Source extract:
··········
2. Machine Translation

2.1 Neural Machine Translation

NMT uses an encoder-decoder structure [11]. The encoder part encodes the source language sequence and outputs a fixed-length vector representation $\mathrm{C}$, which is called context vector representation. The vector representation was decoded in the decoder part to obtain the translated sequence. Before the translation, the original language needs to be converted to digital vectors to facilitate computer processing. This process is called embedding word embedding. The commonly used models include COBW, Skip-Gram, and Word2vec [12]. There are two frequently used methods in the decoding stage.

Greedy search [13]: If the output sequence of the decoder is $\hat{Y}=\left(\hat{y}_{1},\hat{y}_{2},\cdots ,\hat{y}_{T}\right)$ and the transliteration word list is written as $V$, the decoding process of a greedy search is as follows. ① After the source language sequence is encoded, start symbol <bos> is input to the decoder to start decoding; ② the probability of every word in $V$ is calculated, and the result is generated sequentially; ③ at the $t$ moment, according to the formula, $\hat{y}_{t}=\underset{y\in V}{argmax}\log p\left(y|\hat{y}_{0\sim t-1},x_{1\sim T'};\theta \right)$, the word with the highest probability is selected; ④ the decoder generates symbol <eos>, the decoding ends, and the final translation is obtained.
··········
Dataset content:
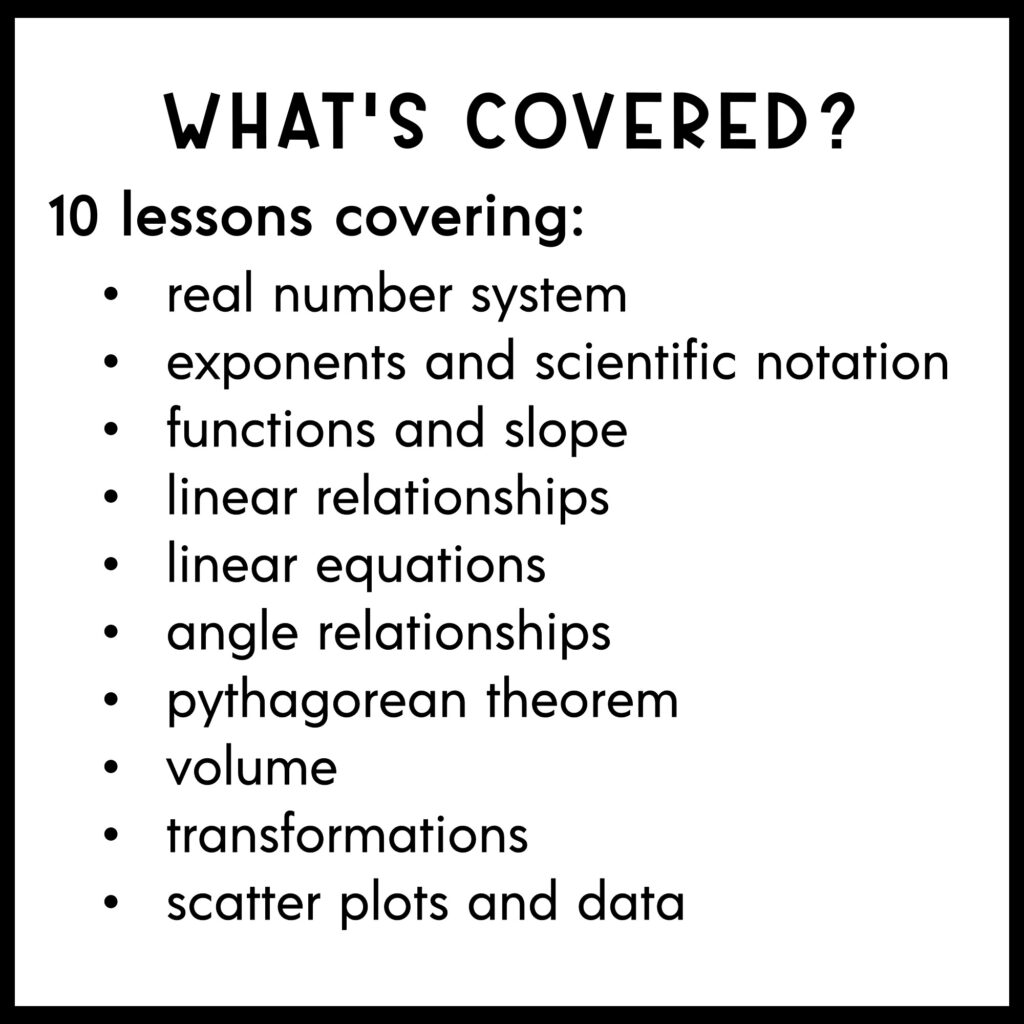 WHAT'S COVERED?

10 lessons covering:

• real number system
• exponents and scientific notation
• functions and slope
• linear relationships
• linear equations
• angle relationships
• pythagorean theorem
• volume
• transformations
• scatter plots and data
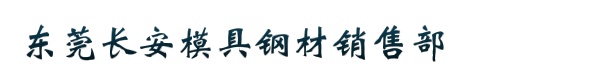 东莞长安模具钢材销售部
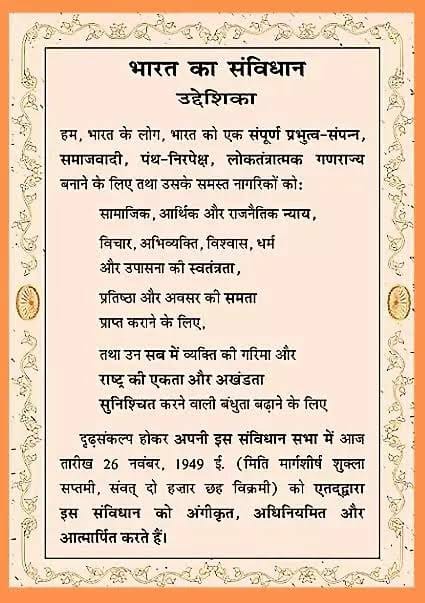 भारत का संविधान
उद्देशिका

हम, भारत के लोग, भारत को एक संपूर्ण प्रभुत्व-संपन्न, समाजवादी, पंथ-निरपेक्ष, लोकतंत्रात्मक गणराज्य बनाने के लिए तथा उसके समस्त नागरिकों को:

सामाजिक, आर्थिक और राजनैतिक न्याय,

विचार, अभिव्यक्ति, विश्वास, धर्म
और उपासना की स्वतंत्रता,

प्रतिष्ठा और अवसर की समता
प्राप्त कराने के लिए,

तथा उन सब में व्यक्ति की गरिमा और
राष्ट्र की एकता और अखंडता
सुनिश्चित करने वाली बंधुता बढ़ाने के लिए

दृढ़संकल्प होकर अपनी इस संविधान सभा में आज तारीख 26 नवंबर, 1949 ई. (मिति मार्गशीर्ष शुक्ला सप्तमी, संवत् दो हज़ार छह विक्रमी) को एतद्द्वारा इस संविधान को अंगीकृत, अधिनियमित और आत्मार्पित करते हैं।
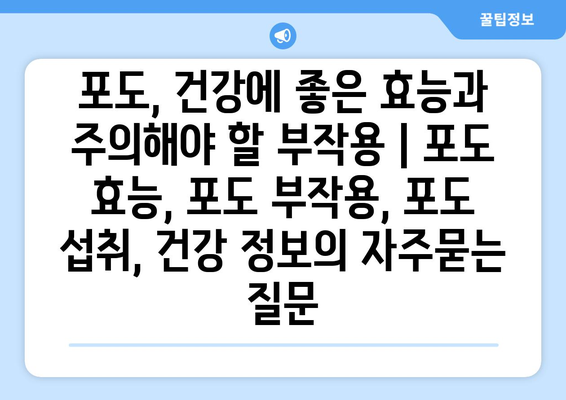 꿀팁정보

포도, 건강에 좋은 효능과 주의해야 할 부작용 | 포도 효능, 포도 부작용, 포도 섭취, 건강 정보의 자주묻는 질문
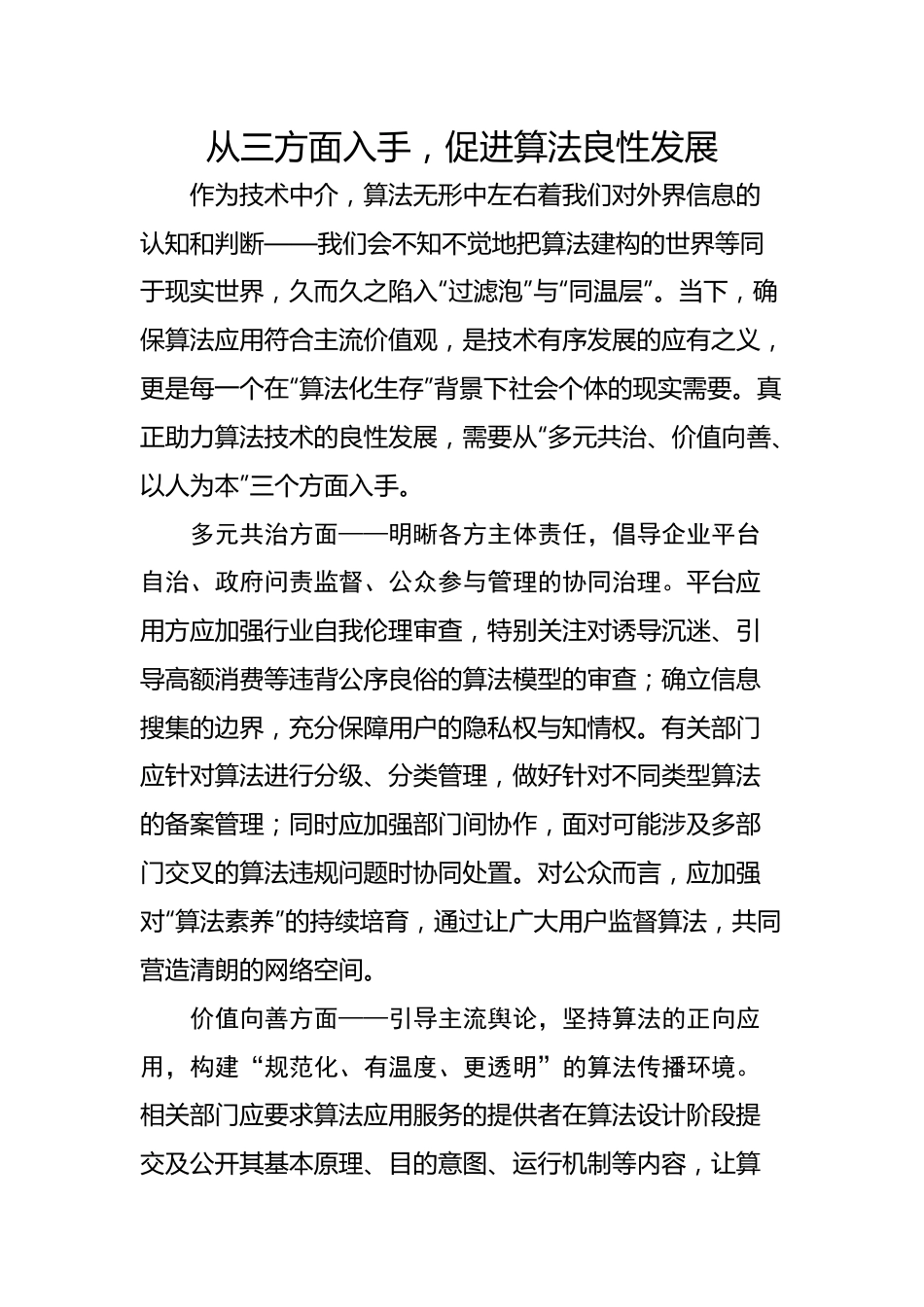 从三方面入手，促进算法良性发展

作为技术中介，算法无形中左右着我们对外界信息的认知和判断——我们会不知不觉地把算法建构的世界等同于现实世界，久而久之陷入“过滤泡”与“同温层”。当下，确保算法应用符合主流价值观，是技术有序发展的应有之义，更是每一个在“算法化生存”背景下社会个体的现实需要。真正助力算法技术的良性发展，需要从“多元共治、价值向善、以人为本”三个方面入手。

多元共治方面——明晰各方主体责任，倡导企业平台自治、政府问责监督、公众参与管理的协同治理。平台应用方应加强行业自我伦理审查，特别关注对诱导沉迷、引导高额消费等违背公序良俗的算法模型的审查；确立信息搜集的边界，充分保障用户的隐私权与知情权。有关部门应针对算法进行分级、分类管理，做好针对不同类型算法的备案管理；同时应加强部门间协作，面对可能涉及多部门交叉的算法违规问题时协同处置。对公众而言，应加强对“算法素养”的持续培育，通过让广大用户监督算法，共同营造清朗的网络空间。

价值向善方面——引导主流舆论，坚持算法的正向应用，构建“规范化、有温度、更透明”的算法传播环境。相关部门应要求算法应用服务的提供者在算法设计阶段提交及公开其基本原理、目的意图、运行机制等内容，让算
··········
List of tasks:
A. List, in order, the steps of greedy search decoding that the neural machine translation text describes.
B. Pick up the neural machine translation text at the top of the page where it stops, and continue it with the next passage, without reference to the entries.

Results by task:
A.
1. After the source language sequence is encoded, the start symbol <bos> is input to the decoder to begin decoding.
2. The probability of every word in $V$ is calculated, and the result is generated sequentially.
3. At moment $t$, the word with the highest probability is selected according to the formula $\hat{y}_{t}=\underset{y\in V}{argmax}\log p\left(y|\hat{y}_{0\sim t-1},x_{1\sim T'};\theta \right)$.
4. The decoder generates the symbol <eos>, decoding ends, and the final translation is obtained.

B.
Cluster search [14]: greedy search falls easily into a local optimum. The cluster search first caches the results, whose number equals the cluster width, and outputs the result with the highest comprehensive probability. The result obtained is more diverse and more convergent to the global optimum. Its decoding process is as follows. ① Let the cluster width be $K$ at the $t-1$ moment. The cluster candidate sequence is $C_{t-1}=\left\{\overset{˜}{y}_{0\sim t-1}^{\left(1\right)},\overset{˜}{y}_{0\sim t-1}^{\left(2\right)},\cdots ,\overset{˜}{y}_{0\sim t-1}^{\left(K\right)}\right\}$. ② At the $t$ moment, a greedy search is performed on $\mathrm{K}$ candidate sequences for $\mathrm{K}$ times: $C_{t}=$ $C_{t}=\left\{\overset{˜}{y}_{0\sim t}^{\left(1\right)},\overset{˜}{y}_{0\sim t}^{\left(2\right)},\cdots ,\overset{˜}{y}_{0\sim t}^{\left(K\right)}\right\}=\underset{y_{t}\in V,y_{0\sim t-1}\in C_{t-1}}{\text{argsort}}^{K}\sum _{t'=0}^{t}\log p\left(y_{t'}|\hat{y}_{0\sim t'-1},x_{1\sim T'};\theta \right)\,.$ ③ when a sequence outputs <eos>, it means that the decoding of this sequence is completed; after $K$ sequences are decoded, they are reordered using logarithmic regularization: $\hat{\mathrm{Y}}=\underset{\hat{\mathrm{Y}}_{1},\cdots ,\hat{\mathrm{Y}}_{\mathrm{K}}}{\text{argmax}}\left(\frac{1}{\left| \mathrm{Y}\right| }\right)^{\alpha }\log \mathrm{p}\left(\mathrm{Y}|\mathrm{X};\theta \right)$, where $\left| \mathrm{Y}\right| $ refers to the sequence length, and $\alpha $ is usually 0.6; the value with the largest probability is output.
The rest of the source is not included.